Text for analysis –
^^^^^^^^
Lernnavi's dataset is formatted in three main tables:
* *users*: demographic information of users.
* *events*: events done by the users in the platform.
* *transactions*: question and answer solved by user.

You should provide arguments and justifications for all of your design decisions throughout this investigation. You can use your M3 responses as the basis for this discussion.

In [1]:
# Import the tables of the data set as dataframes.
import numpy as np
import pandas as pd
import matplotlib.pyplot as plt

import json
from collections import defaultdict
from tqdm import tqdm

DATA_DIR = '../../data/raw' # You many change the directory

users = pd.read_csv('{}/users.csv.gz'.format(DATA_DIR))
events = pd.read_csv('{}/events.csv.gz'.format(DATA_DIR))
transactions = pd.read_csv('{}/transactions.csv.gz'.format(DATA_DIR))

In [2]:
topic_trees = pd.read_csv('{}/topic_trees.csv.gz'.format(DATA_DIR))
topics_translated = pd.read_csv('{}/topics_translated.csv.gz'.format(DATA_DIR))

## Task 0: Research Question

**Research question:**
Does the study of students' behavior help predict their evaluation results?

1. To answer this question, we first focus cleaning the data to remove all inactive students. Our preprocessing aims at constituting a dataset tracking a subset of actions identified as expressing a user's activity, with a minimum number of actions characterizing active users.

2. Then we cluster the students based on a set of metrics as defined in [Shirvani Boroujeni et al](https://infoscience.epfl.ch/record/218657/files/). This is to allow the detection of an optimal student behavior.

3. Finally we perform train a time series classification model on the weekly data to predict wether a student will pass or fail its level-check evaluation.

## Task 1: Data Preprocessing

In this section, you are asked to preprocess your data in a way that is relevant for the model. Please include 1-2 visualizations of features / data explorations that are related to your downstream prediction task.

In [3]:
# Your code for data processing goes here

### Getting Level Checks

The level checks scores are gotten as described in the [FAQ](https://docs.google.com/document/d/1RFcn1Y_o_MLfQo0-od8W7-Ty2rfhXZRnIVG0CLPl0NM/edit).
^^^^^^^^
Records supplied –
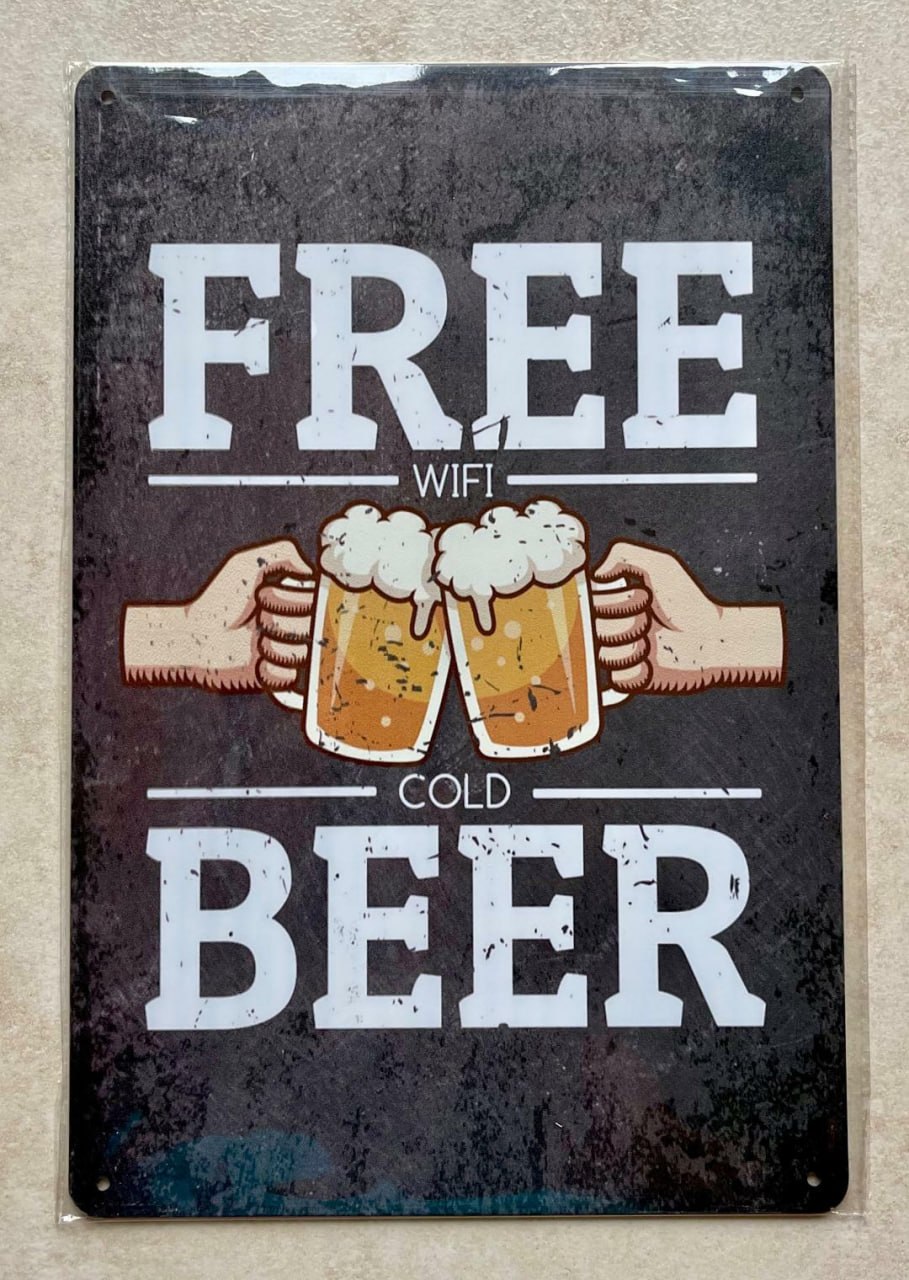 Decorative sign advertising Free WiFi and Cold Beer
^^^^^^^^
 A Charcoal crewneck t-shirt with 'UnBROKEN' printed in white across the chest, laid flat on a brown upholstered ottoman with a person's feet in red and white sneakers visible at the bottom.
^^^^^^^^
The task – In the Lernnavi text, what information does the users table hold?

Expected answer – Demographic information of users.